::: Document section :::
Automation Scripts

Undoubtedly, the future of networking lies in automation. While some argue this shift may raise industry standards and reduce certain job roles, automation offers immense benefits—including scalability, predictability, efficiency, and enhanced capabilities for network configuration and management. For today’s network engineer, mastering essential automation tools and scripting languages has become a necessity. I invite you to explore some of the projects I’ve worked on while learning Python, in hopes they’ll inspire you to discover the incredible potential of automation.

1. Operators.py authentication system

This project simulates a system that handles users and actions based on a local database, leveraging OOP concepts and decorators. Users are organized based on the class ’User’ which defines its properties trough the __init__ constructor: user_id, user_password and the logged_in variable. Based on these information, the class defines two methods: ’login’ and ’logout’, trough which the user can authenticate using its username and password and which provide useful error messaging. There are three actions defined that a user can perform: post_message, view_profile and browse_public_feed. The first two of these actions can be completed only if the user is authenticated, and to check this fact the script uses a decorator called requires_authentication which verifies the users logged_in status to allow or deny a specific action.

2. MAC Address Changer

This Python script enables users to change the MAC address of a specified network interface on Linux systems. It leverages the ’subprocess’ module to execute system commands for interfacing with network settings and ’optparse’ for parsing command-line arguments. The script uses regular expressions via the ’re’ module to extract the current MAC address. After changing the MAC address, it verifies the update to ensure the change was successful. Also, the script includes error checking to ensure that both the network interface and new MAC address are provided, and it verifies whether the MAC address change was successful.
:::
• _Work request_: Reproduce word for word everything in the automation scripts page from "2. MAC Address" down to "address change was successful.".
::: Dataset excerpts :::
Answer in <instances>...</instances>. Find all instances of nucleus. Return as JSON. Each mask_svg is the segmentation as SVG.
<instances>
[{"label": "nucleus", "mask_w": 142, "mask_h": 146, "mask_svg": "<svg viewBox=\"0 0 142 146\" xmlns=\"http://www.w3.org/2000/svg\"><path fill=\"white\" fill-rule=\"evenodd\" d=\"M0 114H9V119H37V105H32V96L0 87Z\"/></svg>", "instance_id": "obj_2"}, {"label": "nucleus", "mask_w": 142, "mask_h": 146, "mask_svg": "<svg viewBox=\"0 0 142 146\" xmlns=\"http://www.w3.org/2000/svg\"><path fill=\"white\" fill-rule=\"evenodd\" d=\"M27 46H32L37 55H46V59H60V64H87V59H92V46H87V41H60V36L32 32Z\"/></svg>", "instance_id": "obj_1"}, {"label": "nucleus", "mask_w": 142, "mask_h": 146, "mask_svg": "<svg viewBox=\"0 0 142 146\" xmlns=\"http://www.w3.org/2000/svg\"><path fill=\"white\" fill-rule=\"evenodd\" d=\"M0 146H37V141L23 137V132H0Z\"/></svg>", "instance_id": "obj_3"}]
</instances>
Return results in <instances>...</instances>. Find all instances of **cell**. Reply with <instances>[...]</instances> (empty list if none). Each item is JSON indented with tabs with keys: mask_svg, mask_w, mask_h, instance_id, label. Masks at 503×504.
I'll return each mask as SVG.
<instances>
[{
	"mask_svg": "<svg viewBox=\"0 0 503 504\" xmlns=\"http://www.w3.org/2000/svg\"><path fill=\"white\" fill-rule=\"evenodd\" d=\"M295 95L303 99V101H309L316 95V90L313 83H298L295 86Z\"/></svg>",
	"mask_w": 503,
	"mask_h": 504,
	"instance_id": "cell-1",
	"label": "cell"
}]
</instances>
:::
• _Solved exercise_:
2. MAC Address Changer

This Python script enables users to change the MAC address of a specified network interface on Linux systems. It leverages the ’subprocess’ module to execute system commands for interfacing with network settings and ’optparse’ for parsing command-line arguments. The script uses regular expressions via the ’re’ module to extract the current MAC address. After changing the MAC address, it verifies the update to ensure the change was successful. Also, the script includes error checking to ensure that both the network interface and new MAC address are provided, and it verifies whether the MAC address change was successful.